*Exercise requirements:*
Take the data that follows and return it exactly.
- Opening Delimiter -
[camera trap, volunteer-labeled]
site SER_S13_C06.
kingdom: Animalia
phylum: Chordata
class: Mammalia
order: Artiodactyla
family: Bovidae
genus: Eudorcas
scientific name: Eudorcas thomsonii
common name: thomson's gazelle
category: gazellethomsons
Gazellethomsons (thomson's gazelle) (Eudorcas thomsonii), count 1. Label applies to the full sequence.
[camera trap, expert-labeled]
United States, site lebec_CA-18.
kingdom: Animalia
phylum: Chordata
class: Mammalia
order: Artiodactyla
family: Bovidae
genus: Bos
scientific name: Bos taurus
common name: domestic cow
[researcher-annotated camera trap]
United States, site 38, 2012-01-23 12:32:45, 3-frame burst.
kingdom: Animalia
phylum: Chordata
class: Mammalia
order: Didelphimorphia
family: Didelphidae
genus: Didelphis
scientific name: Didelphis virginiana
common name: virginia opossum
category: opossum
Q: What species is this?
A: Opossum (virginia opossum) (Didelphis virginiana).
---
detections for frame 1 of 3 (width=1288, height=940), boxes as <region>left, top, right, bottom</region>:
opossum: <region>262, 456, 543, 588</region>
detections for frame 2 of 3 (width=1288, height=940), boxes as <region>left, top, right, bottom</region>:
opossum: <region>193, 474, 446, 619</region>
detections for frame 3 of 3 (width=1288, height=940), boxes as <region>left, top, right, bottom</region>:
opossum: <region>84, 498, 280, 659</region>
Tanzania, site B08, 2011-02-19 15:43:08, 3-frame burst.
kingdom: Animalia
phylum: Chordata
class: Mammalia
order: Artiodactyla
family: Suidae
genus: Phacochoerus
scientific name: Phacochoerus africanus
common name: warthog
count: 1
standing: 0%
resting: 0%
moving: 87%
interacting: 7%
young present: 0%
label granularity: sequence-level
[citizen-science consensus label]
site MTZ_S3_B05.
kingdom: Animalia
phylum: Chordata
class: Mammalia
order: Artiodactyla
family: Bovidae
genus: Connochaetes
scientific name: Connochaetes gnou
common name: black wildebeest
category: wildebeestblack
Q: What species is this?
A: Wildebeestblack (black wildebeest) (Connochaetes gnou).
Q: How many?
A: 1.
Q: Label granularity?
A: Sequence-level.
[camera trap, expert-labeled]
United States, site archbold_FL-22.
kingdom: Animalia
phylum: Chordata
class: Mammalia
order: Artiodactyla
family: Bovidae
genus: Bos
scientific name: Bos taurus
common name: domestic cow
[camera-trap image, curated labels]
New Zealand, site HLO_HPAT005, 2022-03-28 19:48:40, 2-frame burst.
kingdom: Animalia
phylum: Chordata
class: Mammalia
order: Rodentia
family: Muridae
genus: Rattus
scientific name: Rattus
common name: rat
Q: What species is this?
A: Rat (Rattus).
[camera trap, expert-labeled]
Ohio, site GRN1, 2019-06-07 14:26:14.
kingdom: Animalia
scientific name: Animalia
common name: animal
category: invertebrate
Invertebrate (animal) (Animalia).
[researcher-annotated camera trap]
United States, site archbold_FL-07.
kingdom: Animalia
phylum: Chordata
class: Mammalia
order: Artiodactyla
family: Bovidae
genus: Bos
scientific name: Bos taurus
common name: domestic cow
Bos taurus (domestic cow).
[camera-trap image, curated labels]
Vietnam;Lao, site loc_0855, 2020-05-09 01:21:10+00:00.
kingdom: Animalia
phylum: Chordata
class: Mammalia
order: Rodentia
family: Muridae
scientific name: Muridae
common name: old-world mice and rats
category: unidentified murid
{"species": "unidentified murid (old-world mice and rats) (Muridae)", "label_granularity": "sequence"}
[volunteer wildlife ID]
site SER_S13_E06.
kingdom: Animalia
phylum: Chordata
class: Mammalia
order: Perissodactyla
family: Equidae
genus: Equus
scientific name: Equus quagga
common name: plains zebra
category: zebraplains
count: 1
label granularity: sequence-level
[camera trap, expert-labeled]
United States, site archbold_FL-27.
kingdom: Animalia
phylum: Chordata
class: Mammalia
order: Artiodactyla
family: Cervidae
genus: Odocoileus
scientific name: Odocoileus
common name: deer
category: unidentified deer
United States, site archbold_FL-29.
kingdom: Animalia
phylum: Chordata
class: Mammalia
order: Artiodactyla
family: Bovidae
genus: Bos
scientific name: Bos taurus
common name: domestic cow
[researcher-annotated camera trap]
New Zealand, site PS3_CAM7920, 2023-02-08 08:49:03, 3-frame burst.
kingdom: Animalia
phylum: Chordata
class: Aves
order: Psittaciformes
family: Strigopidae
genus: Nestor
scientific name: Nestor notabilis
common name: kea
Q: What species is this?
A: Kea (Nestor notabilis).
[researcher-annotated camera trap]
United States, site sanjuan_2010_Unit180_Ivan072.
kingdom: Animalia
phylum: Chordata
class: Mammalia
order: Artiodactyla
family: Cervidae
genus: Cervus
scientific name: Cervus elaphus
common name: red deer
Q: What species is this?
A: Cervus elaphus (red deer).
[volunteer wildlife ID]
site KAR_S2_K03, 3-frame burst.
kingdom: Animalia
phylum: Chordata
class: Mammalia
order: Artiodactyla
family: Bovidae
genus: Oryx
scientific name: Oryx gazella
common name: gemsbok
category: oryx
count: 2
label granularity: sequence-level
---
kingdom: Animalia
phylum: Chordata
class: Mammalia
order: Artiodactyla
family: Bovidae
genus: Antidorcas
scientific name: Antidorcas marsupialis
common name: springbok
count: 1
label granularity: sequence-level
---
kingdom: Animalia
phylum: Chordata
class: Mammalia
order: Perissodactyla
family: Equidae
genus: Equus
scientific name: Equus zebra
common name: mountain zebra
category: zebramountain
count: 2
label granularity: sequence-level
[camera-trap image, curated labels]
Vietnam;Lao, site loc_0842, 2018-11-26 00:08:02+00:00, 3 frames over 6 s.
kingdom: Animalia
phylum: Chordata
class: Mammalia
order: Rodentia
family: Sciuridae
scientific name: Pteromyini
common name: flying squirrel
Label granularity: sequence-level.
- Closing Delimiter -
*Written reply:*
[camera trap, volunteer-labeled]
site SER_S13_C06.
kingdom: Animalia
phylum: Chordata
class: Mammalia
order: Artiodactyla
family: Bovidae
genus: Eudorcas
scientific name: Eudorcas thomsonii
common name: thomson's gazelle
category: gazellethomsons
Gazellethomsons (thomson's gazelle) (Eudorcas thomsonii), count 1. Label applies to the full sequence.
[camera trap, expert-labeled]
United States, site lebec_CA-18.
kingdom: Animalia
phylum: Chordata
class: Mammalia
order: Artiodactyla
family: Bovidae
genus: Bos
scientific name: Bos taurus
common name: domestic cow
[researcher-annotated camera trap]
United States, site 38, 2012-01-23 12:32:45, 3-frame burst.
kingdom: Animalia
phylum: Chordata
class: Mammalia
order: Didelphimorphia
family: Didelphidae
genus: Didelphis
scientific name: Didelphis virginiana
common name: virginia opossum
category: opossum
Q: What species is this?
A: Opossum (virginia opossum) (Didelphis virginiana).
---
detections for frame 1 of 3 (width=1288, height=940), boxes as <region>left, top, right, bottom</region>:
opossum: <region>262, 456, 543, 588</region>
detections for frame 2 of 3 (width=1288, height=940), boxes as <region>left, top, right, bottom</region>:
opossum: <region>193, 474, 446, 619</region>
detections for frame 3 of 3 (width=1288, height=940), boxes as <region>left, top, right, bottom</region>:
opossum: <region>84, 498, 280, 659</region>
Tanzania, site B08, 2011-02-19 15:43:08, 3-frame burst.
kingdom: Animalia
phylum: Chordata
class: Mammalia
order: Artiodactyla
family: Suidae
genus: Phacochoerus
scientific name: Phacochoerus africanus
common name: warthog
count: 1
standing: 0%
resting: 0%
moving: 87%
interacting: 7%
young present: 0%
label granularity: sequence-level
[citizen-science consensus label]
site MTZ_S3_B05.
kingdom: Animalia
phylum: Chordata
class: Mammalia
order: Artiodactyla
family: Bovidae
genus: Connochaetes
scientific name: Connochaetes gnou
common name: black wildebeest
category: wildebeestblack
Q: What species is this?
A: Wildebeestblack (black wildebeest) (Connochaetes gnou).
Q: How many?
A: 1.
Q: Label granularity?
A: Sequence-level.
[camera trap, expert-labeled]
United States, site archbold_FL-22.
kingdom: Animalia
phylum: Chordata
class: Mammalia
order: Artiodactyla
family: Bovidae
genus: Bos
scientific name: Bos taurus
common name: domestic cow
[camera-trap image, curated labels]
New Zealand, site HLO_HPAT005, 2022-03-28 19:48:40, 2-frame burst.
kingdom: Animalia
phylum: Chordata
class: Mammalia
order: Rodentia
family: Muridae
genus: Rattus
scientific name: Rattus
common name: rat
Q: What species is this?
A: Rat (Rattus).
[camera trap, expert-labeled]
Ohio, site GRN1, 2019-06-07 14:26:14.
kingdom: Animalia
scientific name: Animalia
common name: animal
category: invertebrate
Invertebrate (animal) (Animalia).
[researcher-annotated camera trap]
United States, site archbold_FL-07.
kingdom: Animalia
phylum: Chordata
class: Mammalia
order: Artiodactyla
family: Bovidae
genus: Bos
scientific name: Bos taurus
common name: domestic cow
Bos taurus (domestic cow).
[camera-trap image, curated labels]
Vietnam;Lao, site loc_0855, 2020-05-09 01:21:10+00:00.
kingdom: Animalia
phylum: Chordata
class: Mammalia
order: Rodentia
family: Muridae
scientific name: Muridae
common name: old-world mice and rats
category: unidentified murid
{"species": "unidentified murid (old-world mice and rats) (Muridae)", "label_granularity": "sequence"}
[volunteer wildlife ID]
site SER_S13_E06.
kingdom: Animalia
phylum: Chordata
class: Mammalia
order: Perissodactyla
family: Equidae
genus: Equus
scientific name: Equus quagga
common name: plains zebra
category: zebraplains
count: 1
label granularity: sequence-level
[camera trap, expert-labeled]
United States, site archbold_FL-27.
kingdom: Animalia
phylum: Chordata
class: Mammalia
order: Artiodactyla
family: Cervidae
genus: Odocoileus
scientific name: Odocoileus
common name: deer
category: unidentified deer
United States, site archbold_FL-29.
kingdom: Animalia
phylum: Chordata
class: Mammalia
order: Artiodactyla
family: Bovidae
genus: Bos
scientific name: Bos taurus
common name: domestic cow
[researcher-annotated camera trap]
New Zealand, site PS3_CAM7920, 2023-02-08 08:49:03, 3-frame burst.
kingdom: Animalia
phylum: Chordata
class: Aves
order: Psittaciformes
family: Strigopidae
genus: Nestor
scientific name: Nestor notabilis
common name: kea
Q: What species is this?
A: Kea (Nestor notabilis).
[researcher-annotated camera trap]
United States, site sanjuan_2010_Unit180_Ivan072.
kingdom: Animalia
phylum: Chordata
class: Mammalia
order: Artiodactyla
family: Cervidae
genus: Cervus
scientific name: Cervus elaphus
common name: red deer
Q: What species is this?
A: Cervus elaphus (red deer).
[volunteer wildlife ID]
site KAR_S2_K03, 3-frame burst.
kingdom: Animalia
phylum: Chordata
class: Mammalia
order: Artiodactyla
family: Bovidae
genus: Oryx
scientific name: Oryx gazella
common name: gemsbok
category: oryx
count: 2
label granularity: sequence-level
---
kingdom: Animalia
phylum: Chordata
class: Mammalia
order: Artiodactyla
family: Bovidae
genus: Antidorcas
scientific name: Antidorcas marsupialis
common name: springbok
count: 1
label granularity: sequence-level
---
kingdom: Animalia
phylum: Chordata
class: Mammalia
order: Perissodactyla
family: Equidae
genus: Equus
scientific name: Equus zebra
common name: mountain zebra
category: zebramountain
count: 2
label granularity: sequence-level
[camera-trap image, curated labels]
Vietnam;Lao, site loc_0842, 2018-11-26 00:08:02+00:00, 3 frames over 6 s.
kingdom: Animalia
phylum: Chordata
class: Mammalia
order: Rodentia
family: Sciuridae
scientific name: Pteromyini
common name: flying squirrel
Label granularity: sequence-level.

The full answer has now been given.